The chemical work identified about a thousand candidate compounds. That number was reduced to about 255 through the work of research scientist David Gaul, who removed duplicates and unrelated molecules from the collection.
These 255 compounds were then analyzed by a learning algorithm which evaluated the predictive value of each one. Molecules that did not contribute to the predictive accuracy of the screening were eliminated. Ultimately, the algorithm produced a list of 16 molecules that together differentiated cancer patients with extremely high accuracy – greater than 90 percent.
“The algorithm looks at the metabolic features and correlates them with whether the samples were from cancer or control patients,” McDonald explained. “The algorithm has no idea what these compounds are. It is simply looking for the combination of molecules that provides the optimal predictive accuracy. What is encouraging is that many of the diagnostic features identified are metabolites that have been previously implicated in ovarian cancer.”

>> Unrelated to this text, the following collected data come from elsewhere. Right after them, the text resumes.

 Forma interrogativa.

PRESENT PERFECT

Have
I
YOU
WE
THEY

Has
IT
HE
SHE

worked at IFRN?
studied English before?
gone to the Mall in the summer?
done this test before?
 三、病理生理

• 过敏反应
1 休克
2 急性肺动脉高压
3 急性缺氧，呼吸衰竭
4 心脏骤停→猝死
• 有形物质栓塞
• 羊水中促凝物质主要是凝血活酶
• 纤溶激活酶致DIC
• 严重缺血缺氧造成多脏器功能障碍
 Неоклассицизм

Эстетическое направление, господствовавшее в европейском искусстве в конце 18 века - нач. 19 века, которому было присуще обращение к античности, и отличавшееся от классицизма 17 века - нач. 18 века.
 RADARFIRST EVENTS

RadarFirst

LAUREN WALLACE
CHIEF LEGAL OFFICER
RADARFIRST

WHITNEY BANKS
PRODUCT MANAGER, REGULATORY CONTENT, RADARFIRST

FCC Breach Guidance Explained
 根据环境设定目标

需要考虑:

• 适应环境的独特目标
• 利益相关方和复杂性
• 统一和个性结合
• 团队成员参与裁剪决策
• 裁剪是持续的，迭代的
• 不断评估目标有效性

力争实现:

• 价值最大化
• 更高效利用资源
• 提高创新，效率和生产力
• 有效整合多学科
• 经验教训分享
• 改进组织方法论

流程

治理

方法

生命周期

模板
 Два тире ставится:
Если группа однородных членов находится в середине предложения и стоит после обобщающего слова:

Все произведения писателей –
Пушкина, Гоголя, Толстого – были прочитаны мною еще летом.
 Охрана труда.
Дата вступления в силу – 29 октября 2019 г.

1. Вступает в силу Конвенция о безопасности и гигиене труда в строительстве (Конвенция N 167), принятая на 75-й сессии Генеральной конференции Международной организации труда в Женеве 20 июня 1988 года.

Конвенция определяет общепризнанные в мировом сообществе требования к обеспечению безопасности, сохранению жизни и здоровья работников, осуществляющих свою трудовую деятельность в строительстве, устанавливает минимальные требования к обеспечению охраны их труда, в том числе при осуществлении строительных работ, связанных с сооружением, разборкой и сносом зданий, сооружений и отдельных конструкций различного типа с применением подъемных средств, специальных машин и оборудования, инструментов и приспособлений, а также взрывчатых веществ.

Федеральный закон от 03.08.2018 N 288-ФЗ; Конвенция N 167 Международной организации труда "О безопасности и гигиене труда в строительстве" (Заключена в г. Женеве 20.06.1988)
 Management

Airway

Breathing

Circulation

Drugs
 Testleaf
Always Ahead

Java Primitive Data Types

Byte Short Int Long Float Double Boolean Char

As a next step, McDonald and Fernández would like to study samples from a larger population that includes significant numbers of different ethnic and racial groups. Those individuals may have different metabolites that could serve as biomarkers for ovarian cancer.
Though sophisticated laboratory equipment was required to identify the 16 molecules, a screening test would not require the same level of sophistication, Fernández said.
“Once you know what these molecules are, the next step would be to set up a clinical assay,” he said. “Mass spectrometry is a common tool in this field. We could use a clinical mass spectrometer to look at only the molecules we are interested in. Moving this to a clinical assay would take work, but I don’t see any technical barriers to doing it.”
The Fernández and McDonald groups have used a similar approach with prostate cancer and plan to explore its utility for detecting other types of cancer.